US 12,456,481 B2
Method and appartus for audio processing using a nested convolutional neural network architechture
Jundai Sun, Beijing (CN); Lie Lu, Dublin, CA (US); and Zhiwei Shuang, Beijing (CN)
Assigned to DOLBY LABORATORIES LICENSING CORPORATION, San Francisco, CA (US)
Appl. No. 18/032,325
Filed by DOLBY LABORATORIES LICENSING CORPORATION, San Francisco, CA (US)
PCT Filed Oct. 19, 2021, PCT No. PCT/US2021/055691
§ 371(c)(1), (2) Date Apr. 17, 2023,
PCT Pub. No. WO2022/087025, PCT Pub. Date Apr. 28, 2022.
Claims priority of provisional application 63/164,028, filed on Mar. 22, 2021.
Claims priority of provisional application 63/112,220, filed on Nov. 11, 2020.
Claims priority of application No. PCT/CN2020/121829 (WO), filed on Oct. 19, 2020; application No. 20211501 (EP), filed on Dec. 3, 2020; and application No. PCT/CN2021/078705 (WO), filed on Mar. 2, 2021.
Prior Publication US 2023/0386500 A1, Nov. 30, 2023
Int. Cl. G10L 25/30 (2013.01); G06N 3/0464 (2023.01); G10L 25/84 (2013.01)
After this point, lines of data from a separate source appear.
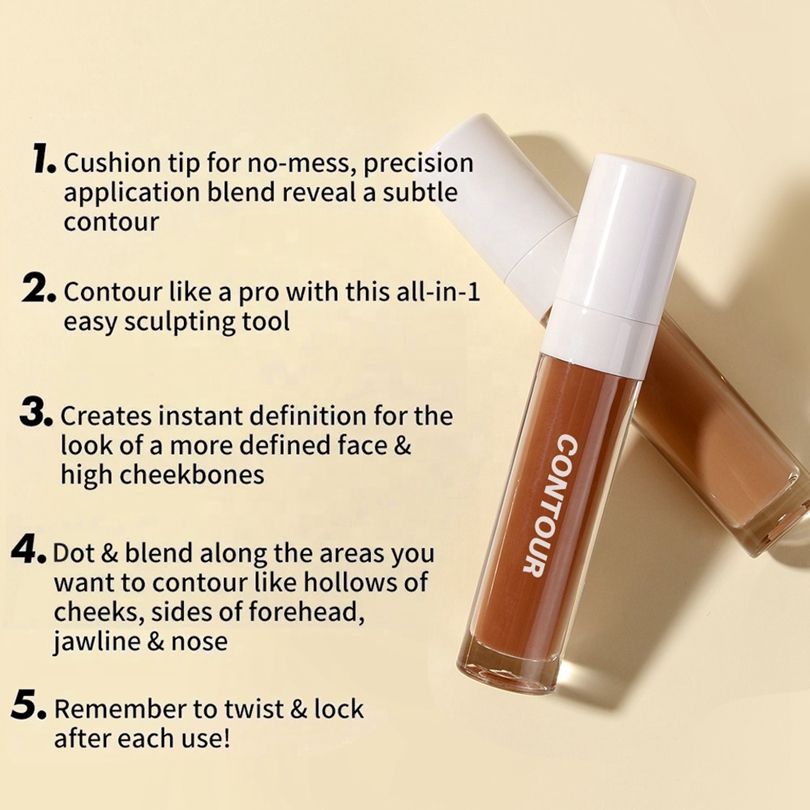 1. Cushion tip for no-mess, precision application blend reveal a subtle contour

2. Contour like a pro with this all-in-1 easy sculpting tool

3. Creates instant definition for the look of a more defined face & high cheekbones

4. Dot & blend along the areas you want to contour like hollows of cheeks, sides of forehead, jawline & nose

5. Remember to twist & lock after each use!

CONTOUR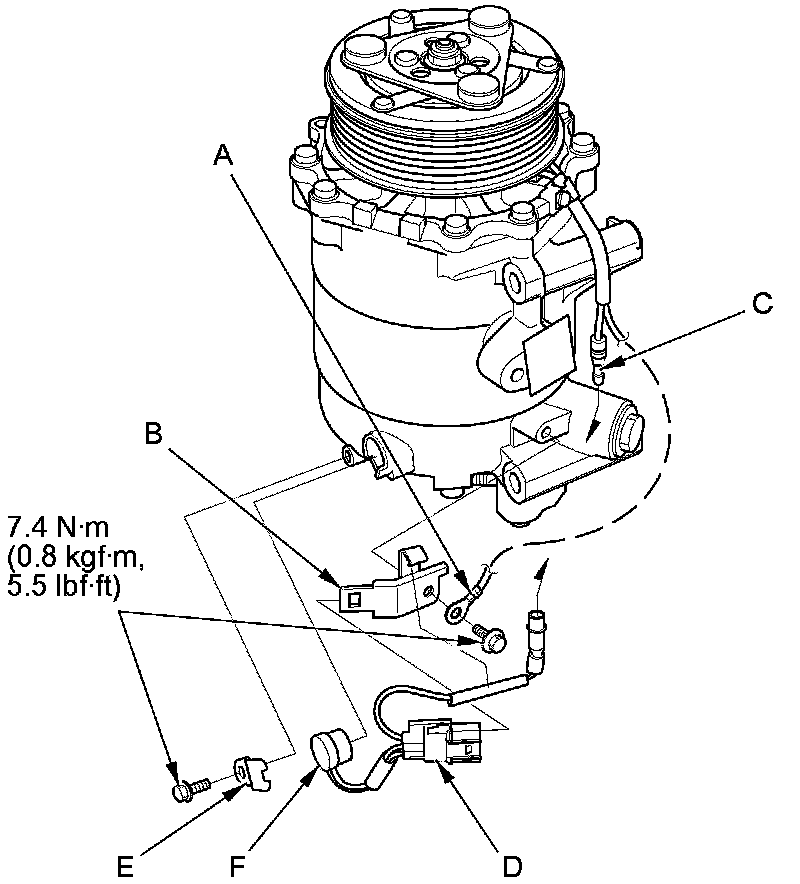 A

C

B

7.4 N·m
(0.8 kgf·m,
5.5 lbf·ft)

E

F

D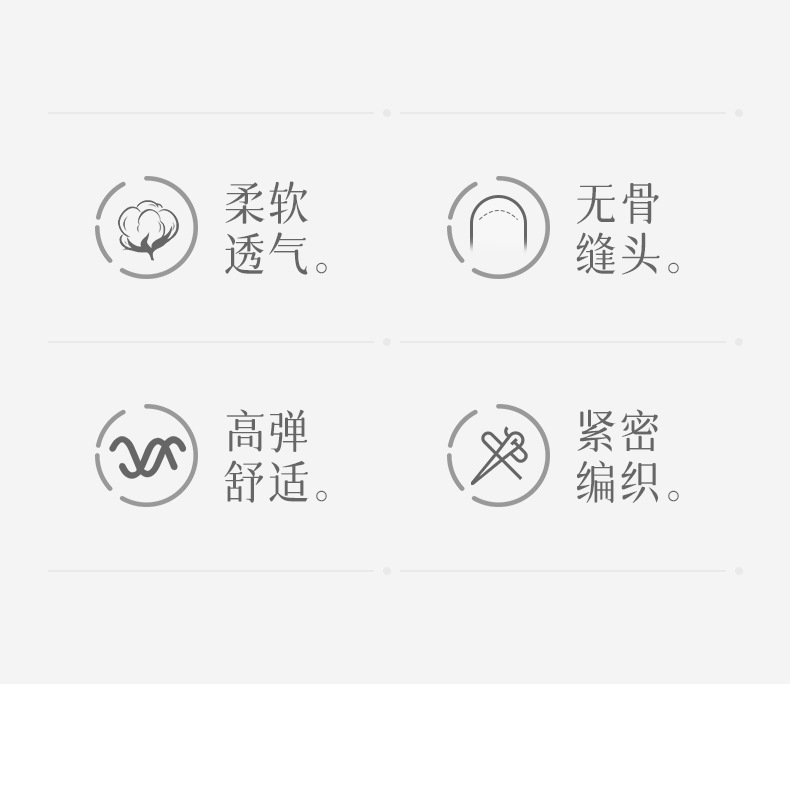 柔软
透气。

无骨
缝头。

高弹
舒适。

紧密
编织。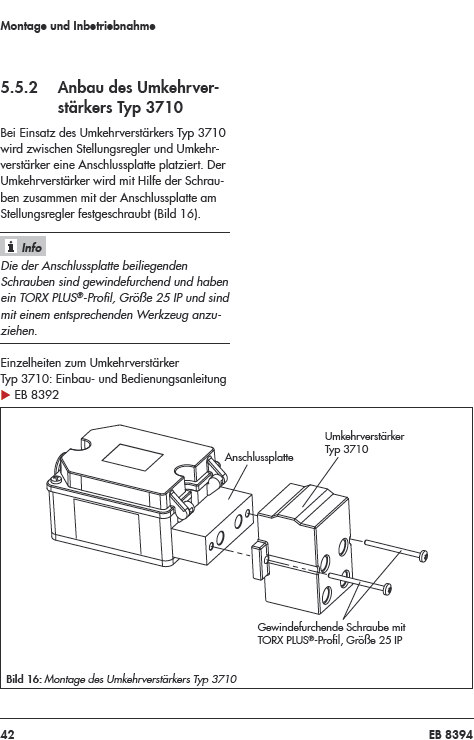 Montage und Inbetriebnahme

5.5.2 Anbau des Umkehrverstärkers Typ 3710

Bei Einsatz des Umkehrverstärkers Typ 3710 wird zwischen Stellungsregler und Umkehrverstärker eine Anschlussplatte platziert. Der Umkehrverstärker wird mit Hilfe der Schrauben zusammen mit der Anschlussplatte am Stellungsregler festgeschraubt (Bild 16).

Info
Die der Anschlussplatte beiliegenden Schrauben sind gewindefurchend und haben ein TORX PLUS®-Profil, Größe 25 IP und sind mit einem entsprechenden Werkzeug anzuziehen.

Einzelheiten zum Umkehrverstärker Typ 3710: Einbau- und Bedienungsanleitung
▶ EB 8392

Anschlussplatte

Umkehrverstärker Typ 3710

Gewindefurchende Schraube mit TORX PLUS®-Profil, Größe 25 IP

Bild 16: Montage des Umkehrverstärkers Typ 3710

42

EB 8394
CPC G10L 25/30 (2013.01) [G06N 3/0464 (2023.01); G10L 25/84 (2013.01)] 19 Claims
OG exemplary drawing
 
1. A computing system implementing a convolutional neural network (CNN) architecture, the CNN architecture comprising a multi-scale input block and a multi-scale nested block, wherein the multi-scale input block is configured to:
receive input data based on an audio signal; and
generate a first downsampled input data set by downsampling the input data;
wherein the multi-scale nested block comprises:
a first encoding layer configured to generate a first encoded data set by performing a convolution based on the input data,
a second encoding layer configured to generate a second encoded data set by performing a convolution based on the first downsampled input data set,
a first convolutional layer configured to generate a first output data set by performing a convolution based on the first encoded data set and an upsampled second encoded data set, wherein the upsampled second encoded data set is obtained by upsampling the second encoded data set, and
a second convolutional layer configured to generate a second output data set based on the first output data set;
wherein the computing system is configured to output an output audio signal based on the second output data set.